Python is not like that. Although it is translated from the human-readable source to a more computer-friendly "byte code", the same byte code is executed on Pi, PC, or any other computer. The CPU has to run an interpreter to execute these foreign (to it) instructions in some virtual python machine. If the individual instructions involve a lot of processing, this extra translation step is not too costly. As an extreme example, on the Linpack page there is a single line of python,

X=linalg.solve(A,B)

which takes seconds to execute just once. The extra overhead of presenting that as byte code rather than in native instructions will be tiny, and the code used inside linalg.solve will be native. The core of the Mandelbrot algorithm is the opposite.

    while (i<maxiter)and(z.real**2+z.imag**2<4):
        z=z*z+z0
        i=i+1

Each iteration of that loop will require much more effort to interpret than the computational effort required to perform the operations represented. In a compiled language, the compiler translates to native code before the program is first run, and the compiler will compile that loop once, and then it will execute hundreds of thousands of times as native code. In an interpreted language, each iteration sees the overhead of interpretation. The amount of computation in those three line is quite small: six floating point multiplies, four floating point adds, one integer add, one floating point comparison, and one integer comparison.

Python has a trick to address this. The module numba is able to compile some functions, and it will attempt to compile those "decorated" by adding @jit on the preceeding line. However, numba is not in python.org's distribution, so Mac users have to face a more complicated installation process, not described here, before they can use it. Those using a conda environment on MacOS may well have this package.

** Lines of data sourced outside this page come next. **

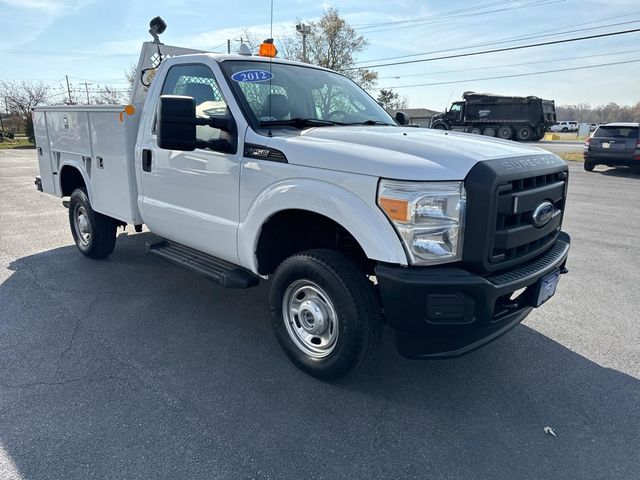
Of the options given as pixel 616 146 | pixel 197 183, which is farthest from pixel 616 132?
pixel 197 183

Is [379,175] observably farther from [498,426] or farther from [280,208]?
[498,426]

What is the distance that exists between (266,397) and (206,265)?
4.27 ft

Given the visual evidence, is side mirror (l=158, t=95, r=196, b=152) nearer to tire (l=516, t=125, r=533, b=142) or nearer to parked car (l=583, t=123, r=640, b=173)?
parked car (l=583, t=123, r=640, b=173)

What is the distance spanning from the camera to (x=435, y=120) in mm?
33188

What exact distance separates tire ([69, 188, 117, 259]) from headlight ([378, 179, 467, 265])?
4.05 m

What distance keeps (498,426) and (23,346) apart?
3.39 metres

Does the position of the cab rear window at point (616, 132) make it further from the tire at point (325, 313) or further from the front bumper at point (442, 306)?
the tire at point (325, 313)

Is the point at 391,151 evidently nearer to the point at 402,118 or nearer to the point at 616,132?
the point at 402,118

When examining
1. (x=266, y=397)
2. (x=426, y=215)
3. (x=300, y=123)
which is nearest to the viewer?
(x=426, y=215)

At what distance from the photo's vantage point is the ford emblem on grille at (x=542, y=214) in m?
2.87

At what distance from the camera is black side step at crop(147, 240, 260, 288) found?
3.53m

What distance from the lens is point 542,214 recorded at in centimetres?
292

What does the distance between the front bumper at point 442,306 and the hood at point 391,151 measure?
530mm

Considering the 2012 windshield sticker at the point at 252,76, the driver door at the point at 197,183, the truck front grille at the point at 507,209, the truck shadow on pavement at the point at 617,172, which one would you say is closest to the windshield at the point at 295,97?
the 2012 windshield sticker at the point at 252,76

This leaves a code where the overhead of the graphics is not around 22%, but around 1500%. There is no point trying to optimise the calculation part further unless the graphics can be speeded up considerably, and one might well wish to replace (i%10==0) with (i%20==0).

(The compilation performed by numba occurs the first time a function is called. It seems that if one runs this program, and then presses recalculate to recalculate the same image once it has finished, the recalculated image appears about 0.7s faster. Remove the @jit line, and this time difference between the first and subsequent calculations disappears. So one might conclude that numba took around 0.7s to process the one function it compiles.)

Yet Faster Graphics

I failed to find a matplotlib solution which was significantly faster than this, and which updated the screen whilst it calculated. So eventually I abandoned matplotlib, and rewrote the code to use GTK3 directly for its graphics. The aim of making it faster was certainly achieved: the 5.6s benchmark above dropped in execution time to about 0.65s.

Then I realised that using TK would result in better portability than GTK3, so I rewrote the code to use TK. The result was marginally faster, and it is this version which I have continued to develop and which I used to produce the gallery of Mandelbrot images.